Paiements : pourquoi l’Europe reste sous dépendance américaine
Je regrette de laisser toute l'économie européenne dans les mains de l'Oncle Sam ... Toutes les cartes de crédit, donc toutes nos transactions industrielles, professionnelles ou personnelles restent entre leur mains ... Dépendance et asservissement, tout comme nos communications téléphoniques, ou l'espionnage sur les réseaux sociaux .. pas que je sois anti-américain mais simplement par simple pudeur.
Malgré ses 450 millions d’habitants et la puissance de son marché intérieur, l’Union européenne demeure largement dépendante des réseaux américains Visa et MasterCard pour ses transactions quotidiennes.
En 2024, plus de 60 % des paiements par carte en Europe transitaient encore par ces deux géants. Une situation qui interroge, à l’heure où la souveraineté économique est devenue un enjeu stratégique majeur.
Pour tenter d’y remédier, les acteurs européens accélèrent leur rapprochement. L’European Payments Initiative (EPI), à l’origine de l’application Wero, s’allie désormais aux solutions nationales du Sud et du Nord de l’Europe, comme Bizum, Bancomat ou Vipps. Objectif : créer un hub paneuropéen capable de relier les systèmes existants et de faciliter les paiements transfrontaliers sans passer par les réseaux américains. La plateforme doit voir le jour en 2026, pour une montée en puissance en 2027.
Cette initiative marque un tournant, mais elle reste limitée. L’ambition initiale d’une carte bancaire européenne unique a été abandonnée dès 2022, faute d’accord entre les grandes banques. À la place, l’Europe mise aujourd’hui sur l’interopérabilité et le numérique, plutôt que sur un véritable réseau souverain.
Une hésitation qui révèle des blocages structurels. D’abord, les divisions internes. Les établissements bancaires européens demeurent profondément concurrents et peinent à sacrifier leurs intérêts nationaux au profit d’un projet commun. Contrairement aux États-Unis, aucun acteur n’a réussi à fédérer durablement le secteur.
Ensuite, le poids de l’existant. Visa et MasterCard offrent une couverture mondiale, une infrastructure éprouvée et des coûts compétitifs. Pour les banques, s’en détacher implique des investissements massifs et des risques opérationnels importants. Beaucoup préfèrent donc la sécurité du statu quo.
À cela s’ajoute le coût colossal d’un réseau indépendant. Développer une alternative crédible suppose des milliards d’euros d’investissements en cybersécurité, centres de données, lutte contre la fraude et compatibilité internationale. Peu d’États membres se montrent prêts à en assumer seuls la charge.

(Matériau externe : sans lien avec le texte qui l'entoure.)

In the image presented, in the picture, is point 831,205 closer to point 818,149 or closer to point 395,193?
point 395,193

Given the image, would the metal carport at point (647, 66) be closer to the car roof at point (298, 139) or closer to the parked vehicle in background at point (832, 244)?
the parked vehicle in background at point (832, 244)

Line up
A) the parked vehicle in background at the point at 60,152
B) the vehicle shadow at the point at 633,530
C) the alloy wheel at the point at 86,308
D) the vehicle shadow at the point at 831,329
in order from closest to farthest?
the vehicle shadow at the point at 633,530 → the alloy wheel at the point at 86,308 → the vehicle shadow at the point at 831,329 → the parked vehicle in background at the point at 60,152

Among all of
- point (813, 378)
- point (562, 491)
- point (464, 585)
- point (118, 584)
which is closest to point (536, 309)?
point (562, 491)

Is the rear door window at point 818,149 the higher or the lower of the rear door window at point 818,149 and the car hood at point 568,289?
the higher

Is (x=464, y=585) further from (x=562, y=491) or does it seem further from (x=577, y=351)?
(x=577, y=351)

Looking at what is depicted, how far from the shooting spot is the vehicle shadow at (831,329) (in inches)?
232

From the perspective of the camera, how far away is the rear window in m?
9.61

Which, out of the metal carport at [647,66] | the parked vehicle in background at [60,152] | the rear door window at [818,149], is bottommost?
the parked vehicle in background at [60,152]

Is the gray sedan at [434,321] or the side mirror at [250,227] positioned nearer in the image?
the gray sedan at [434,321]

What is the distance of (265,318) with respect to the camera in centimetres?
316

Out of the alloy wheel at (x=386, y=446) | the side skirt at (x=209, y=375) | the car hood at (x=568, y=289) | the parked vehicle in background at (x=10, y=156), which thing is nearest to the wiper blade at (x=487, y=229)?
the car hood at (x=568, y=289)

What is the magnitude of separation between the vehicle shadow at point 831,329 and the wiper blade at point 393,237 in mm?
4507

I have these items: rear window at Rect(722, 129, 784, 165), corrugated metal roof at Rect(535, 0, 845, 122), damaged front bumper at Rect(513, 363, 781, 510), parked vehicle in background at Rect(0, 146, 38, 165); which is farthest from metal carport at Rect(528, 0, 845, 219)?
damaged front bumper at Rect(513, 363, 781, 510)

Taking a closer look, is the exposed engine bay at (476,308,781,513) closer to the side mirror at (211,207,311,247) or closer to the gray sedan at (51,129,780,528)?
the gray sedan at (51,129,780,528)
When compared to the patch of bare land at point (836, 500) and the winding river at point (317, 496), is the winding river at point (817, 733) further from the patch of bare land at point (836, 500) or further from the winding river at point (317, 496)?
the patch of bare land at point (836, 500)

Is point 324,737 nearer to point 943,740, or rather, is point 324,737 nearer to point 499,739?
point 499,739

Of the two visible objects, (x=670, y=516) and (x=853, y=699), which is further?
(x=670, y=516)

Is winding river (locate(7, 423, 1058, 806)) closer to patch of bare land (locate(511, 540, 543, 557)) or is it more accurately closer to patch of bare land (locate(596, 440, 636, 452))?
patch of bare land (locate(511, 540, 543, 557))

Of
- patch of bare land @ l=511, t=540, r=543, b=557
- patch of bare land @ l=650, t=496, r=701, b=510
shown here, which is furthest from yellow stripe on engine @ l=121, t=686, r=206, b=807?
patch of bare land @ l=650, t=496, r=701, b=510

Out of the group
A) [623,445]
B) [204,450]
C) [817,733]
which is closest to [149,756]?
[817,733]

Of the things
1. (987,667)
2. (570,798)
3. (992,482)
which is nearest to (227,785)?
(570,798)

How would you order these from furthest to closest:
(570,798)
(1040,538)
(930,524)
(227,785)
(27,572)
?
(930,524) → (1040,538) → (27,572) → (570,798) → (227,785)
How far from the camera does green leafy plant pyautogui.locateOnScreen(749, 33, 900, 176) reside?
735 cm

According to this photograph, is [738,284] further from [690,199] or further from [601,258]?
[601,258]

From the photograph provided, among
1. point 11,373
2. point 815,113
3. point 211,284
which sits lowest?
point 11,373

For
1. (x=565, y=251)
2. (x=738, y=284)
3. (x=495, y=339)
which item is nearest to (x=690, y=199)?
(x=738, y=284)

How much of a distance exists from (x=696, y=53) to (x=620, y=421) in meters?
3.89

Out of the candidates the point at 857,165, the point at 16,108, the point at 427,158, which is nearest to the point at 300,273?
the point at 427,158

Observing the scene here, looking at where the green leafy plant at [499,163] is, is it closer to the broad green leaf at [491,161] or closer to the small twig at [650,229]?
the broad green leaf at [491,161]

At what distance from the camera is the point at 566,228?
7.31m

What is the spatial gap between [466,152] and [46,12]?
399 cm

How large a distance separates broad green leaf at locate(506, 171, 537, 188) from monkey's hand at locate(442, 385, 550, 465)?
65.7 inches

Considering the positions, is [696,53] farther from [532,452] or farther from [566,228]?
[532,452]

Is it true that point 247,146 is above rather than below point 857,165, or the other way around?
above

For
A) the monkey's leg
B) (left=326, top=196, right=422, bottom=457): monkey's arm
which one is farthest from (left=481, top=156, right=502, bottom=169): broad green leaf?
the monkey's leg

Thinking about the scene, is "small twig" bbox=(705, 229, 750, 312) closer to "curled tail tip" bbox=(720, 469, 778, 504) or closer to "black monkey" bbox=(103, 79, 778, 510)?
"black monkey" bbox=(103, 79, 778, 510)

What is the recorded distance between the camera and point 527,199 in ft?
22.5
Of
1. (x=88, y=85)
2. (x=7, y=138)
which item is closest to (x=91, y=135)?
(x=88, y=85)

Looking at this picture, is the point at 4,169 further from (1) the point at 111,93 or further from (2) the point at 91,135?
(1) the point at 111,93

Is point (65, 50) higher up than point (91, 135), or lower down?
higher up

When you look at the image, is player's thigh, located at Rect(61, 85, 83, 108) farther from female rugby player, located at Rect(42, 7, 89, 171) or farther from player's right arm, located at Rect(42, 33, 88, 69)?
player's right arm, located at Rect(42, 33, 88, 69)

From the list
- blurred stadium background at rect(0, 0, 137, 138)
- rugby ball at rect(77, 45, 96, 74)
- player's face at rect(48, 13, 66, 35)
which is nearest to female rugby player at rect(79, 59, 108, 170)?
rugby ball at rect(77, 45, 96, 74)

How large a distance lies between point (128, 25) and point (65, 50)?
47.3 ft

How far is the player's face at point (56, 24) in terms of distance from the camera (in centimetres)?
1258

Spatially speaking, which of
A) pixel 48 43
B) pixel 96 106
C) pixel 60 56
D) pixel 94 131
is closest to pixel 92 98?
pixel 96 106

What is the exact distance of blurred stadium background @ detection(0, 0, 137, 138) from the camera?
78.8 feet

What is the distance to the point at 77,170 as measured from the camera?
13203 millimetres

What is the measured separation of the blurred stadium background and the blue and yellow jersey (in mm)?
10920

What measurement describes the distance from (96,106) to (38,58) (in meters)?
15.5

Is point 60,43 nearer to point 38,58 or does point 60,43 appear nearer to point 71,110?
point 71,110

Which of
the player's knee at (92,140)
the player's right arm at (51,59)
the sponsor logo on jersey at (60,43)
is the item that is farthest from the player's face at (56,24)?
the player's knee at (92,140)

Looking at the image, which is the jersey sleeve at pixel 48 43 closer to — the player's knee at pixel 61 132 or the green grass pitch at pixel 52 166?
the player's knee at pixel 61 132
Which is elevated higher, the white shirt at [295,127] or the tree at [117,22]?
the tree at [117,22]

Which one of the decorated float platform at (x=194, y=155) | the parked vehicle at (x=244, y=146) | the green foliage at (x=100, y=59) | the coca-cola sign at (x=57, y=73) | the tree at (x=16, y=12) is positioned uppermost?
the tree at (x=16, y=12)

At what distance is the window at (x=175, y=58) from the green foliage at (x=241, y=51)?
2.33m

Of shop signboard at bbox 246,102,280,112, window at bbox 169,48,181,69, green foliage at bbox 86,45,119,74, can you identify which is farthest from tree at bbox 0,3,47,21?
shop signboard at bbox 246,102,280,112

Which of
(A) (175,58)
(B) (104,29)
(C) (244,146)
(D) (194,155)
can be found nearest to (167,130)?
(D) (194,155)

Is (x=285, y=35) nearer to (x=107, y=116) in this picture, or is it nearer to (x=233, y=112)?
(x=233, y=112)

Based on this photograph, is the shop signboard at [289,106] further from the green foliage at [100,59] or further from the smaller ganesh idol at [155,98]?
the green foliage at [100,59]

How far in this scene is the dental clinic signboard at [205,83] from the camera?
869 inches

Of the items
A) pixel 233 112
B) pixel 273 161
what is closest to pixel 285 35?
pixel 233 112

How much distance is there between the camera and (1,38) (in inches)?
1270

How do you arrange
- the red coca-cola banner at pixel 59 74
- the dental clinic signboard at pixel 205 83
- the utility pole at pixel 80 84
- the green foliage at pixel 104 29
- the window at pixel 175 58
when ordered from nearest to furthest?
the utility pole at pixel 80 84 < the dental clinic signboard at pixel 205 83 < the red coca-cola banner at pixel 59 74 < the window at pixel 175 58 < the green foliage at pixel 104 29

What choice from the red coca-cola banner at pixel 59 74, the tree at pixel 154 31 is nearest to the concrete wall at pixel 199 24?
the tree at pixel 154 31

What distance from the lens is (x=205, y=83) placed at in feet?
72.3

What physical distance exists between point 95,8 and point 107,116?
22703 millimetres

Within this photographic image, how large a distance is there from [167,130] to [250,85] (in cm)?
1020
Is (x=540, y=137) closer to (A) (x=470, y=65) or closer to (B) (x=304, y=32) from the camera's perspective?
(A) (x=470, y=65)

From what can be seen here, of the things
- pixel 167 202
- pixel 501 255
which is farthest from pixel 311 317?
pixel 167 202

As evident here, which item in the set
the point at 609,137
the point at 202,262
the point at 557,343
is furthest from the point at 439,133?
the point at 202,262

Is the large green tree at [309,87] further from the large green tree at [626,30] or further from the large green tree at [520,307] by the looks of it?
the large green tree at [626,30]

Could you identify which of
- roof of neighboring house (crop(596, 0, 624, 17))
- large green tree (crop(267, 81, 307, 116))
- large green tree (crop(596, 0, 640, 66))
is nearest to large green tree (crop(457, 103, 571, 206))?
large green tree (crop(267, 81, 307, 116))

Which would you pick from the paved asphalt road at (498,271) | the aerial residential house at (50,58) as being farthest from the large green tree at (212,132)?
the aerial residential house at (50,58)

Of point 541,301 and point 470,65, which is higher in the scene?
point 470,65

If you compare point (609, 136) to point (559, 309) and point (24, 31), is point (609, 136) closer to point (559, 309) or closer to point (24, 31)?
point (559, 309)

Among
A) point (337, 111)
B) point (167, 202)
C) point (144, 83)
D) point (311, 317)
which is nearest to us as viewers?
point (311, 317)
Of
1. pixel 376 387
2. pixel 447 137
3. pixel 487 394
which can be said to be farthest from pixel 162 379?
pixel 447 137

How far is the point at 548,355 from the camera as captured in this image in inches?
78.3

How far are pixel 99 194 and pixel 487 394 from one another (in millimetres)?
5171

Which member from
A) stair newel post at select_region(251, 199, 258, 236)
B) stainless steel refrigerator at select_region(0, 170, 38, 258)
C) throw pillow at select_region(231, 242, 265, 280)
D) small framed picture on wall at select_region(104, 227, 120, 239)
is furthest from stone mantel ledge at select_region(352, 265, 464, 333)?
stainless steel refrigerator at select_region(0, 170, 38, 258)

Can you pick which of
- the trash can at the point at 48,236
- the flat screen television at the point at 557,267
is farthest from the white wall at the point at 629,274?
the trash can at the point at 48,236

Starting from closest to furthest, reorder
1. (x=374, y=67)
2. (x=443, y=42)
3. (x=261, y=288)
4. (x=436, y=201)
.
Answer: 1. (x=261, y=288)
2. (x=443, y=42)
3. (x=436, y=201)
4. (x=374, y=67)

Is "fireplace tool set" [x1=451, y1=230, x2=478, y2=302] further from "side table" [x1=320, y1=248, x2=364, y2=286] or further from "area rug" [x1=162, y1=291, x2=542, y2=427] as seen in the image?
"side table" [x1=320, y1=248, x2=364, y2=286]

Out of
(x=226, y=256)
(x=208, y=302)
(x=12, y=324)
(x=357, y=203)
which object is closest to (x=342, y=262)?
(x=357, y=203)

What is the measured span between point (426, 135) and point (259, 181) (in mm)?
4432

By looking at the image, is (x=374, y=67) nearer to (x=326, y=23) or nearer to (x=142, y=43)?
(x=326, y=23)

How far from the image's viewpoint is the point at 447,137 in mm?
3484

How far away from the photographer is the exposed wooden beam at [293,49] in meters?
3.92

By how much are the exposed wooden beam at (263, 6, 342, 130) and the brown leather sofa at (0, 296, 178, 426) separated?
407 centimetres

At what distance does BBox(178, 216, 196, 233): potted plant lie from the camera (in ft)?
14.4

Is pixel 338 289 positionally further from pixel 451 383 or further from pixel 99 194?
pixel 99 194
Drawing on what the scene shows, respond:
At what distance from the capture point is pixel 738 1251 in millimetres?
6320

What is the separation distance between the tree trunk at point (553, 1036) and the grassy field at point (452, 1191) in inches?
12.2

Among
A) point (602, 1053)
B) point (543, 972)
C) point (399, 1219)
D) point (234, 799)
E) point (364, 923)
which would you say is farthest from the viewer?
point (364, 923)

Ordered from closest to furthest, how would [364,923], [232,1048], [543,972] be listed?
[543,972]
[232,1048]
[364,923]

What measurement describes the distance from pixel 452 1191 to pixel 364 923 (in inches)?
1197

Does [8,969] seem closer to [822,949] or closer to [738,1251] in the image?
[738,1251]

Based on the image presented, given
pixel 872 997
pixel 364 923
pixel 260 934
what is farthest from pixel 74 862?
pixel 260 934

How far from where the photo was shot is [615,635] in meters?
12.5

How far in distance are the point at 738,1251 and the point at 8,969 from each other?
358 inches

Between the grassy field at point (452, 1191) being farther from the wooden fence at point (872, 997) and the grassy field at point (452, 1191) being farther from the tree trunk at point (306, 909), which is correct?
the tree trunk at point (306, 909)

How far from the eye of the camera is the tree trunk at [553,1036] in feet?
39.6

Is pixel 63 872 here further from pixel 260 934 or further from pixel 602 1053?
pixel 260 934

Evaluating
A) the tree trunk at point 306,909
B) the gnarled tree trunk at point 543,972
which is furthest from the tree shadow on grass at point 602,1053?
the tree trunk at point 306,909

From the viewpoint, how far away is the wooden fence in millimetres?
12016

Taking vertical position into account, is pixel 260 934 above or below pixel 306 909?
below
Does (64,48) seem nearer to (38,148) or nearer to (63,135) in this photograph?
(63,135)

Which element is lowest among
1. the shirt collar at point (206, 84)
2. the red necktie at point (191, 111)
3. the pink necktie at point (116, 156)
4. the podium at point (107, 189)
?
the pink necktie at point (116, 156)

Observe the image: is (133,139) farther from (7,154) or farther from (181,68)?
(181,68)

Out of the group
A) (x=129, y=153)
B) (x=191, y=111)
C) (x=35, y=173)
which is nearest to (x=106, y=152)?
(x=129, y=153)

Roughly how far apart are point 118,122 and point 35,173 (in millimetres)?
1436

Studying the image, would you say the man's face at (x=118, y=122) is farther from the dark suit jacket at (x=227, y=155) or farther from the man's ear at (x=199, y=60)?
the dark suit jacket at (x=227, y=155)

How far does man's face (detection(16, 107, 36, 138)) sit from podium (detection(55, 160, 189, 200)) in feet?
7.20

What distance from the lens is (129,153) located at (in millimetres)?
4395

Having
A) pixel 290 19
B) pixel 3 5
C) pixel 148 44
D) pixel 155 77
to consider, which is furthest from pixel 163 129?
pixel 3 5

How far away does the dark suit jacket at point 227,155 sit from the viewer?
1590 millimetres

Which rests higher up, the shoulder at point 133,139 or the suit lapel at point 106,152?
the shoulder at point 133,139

Mais la principale faiblesse reste politique. L’Union européenne n’a jamais imposé de stratégie claire et contraignante en matière de paiements. Là où Washington ou Pékin n’hésitent pas à soutenir leurs champions, Bruxelles privilégie les compromis. Le secteur est laissé aux acteurs privés, sans impulsion décisive.
La dépendance européenne n’est pas sans conséquences. Les sanctions américaines, qui ont récemment privé certains responsables européens de moyens de paiement, ont servi d’électrochoc. Elles ont rappelé que les réseaux financiers sont aussi des instruments de pouvoir géopolitique.
Dans ce contexte, disposer d’une carte 100 % européenne représenterait un atout stratégique majeur : protection des données, indépendance vis-à-vis des sanctions étrangères, maîtrise des flux financiers, réduction des commissions versées aux groupes américains.
Pour l’instant, l’Europe avance à petits pas. Wero et EPI constituent une première étape, mais ils ne remplacent pas un véritable réseau de cartes souverain. Le retard accumulé depuis plusieurs décennies pèse lourd. Visa et MasterCard ont construit leur domination dès les années 1970. L’Union européenne tente aujourd’hui de combler quarante ans d’inaction.
Reste une question centrale : l’Europe est-elle prête à assumer le coût politique et financier de son indépendance monétaire numérique ? Tant qu’une volonté commune forte ne s’imposera pas, la souveraineté des paiements restera un objectif proclamé, plus qu’une réalité.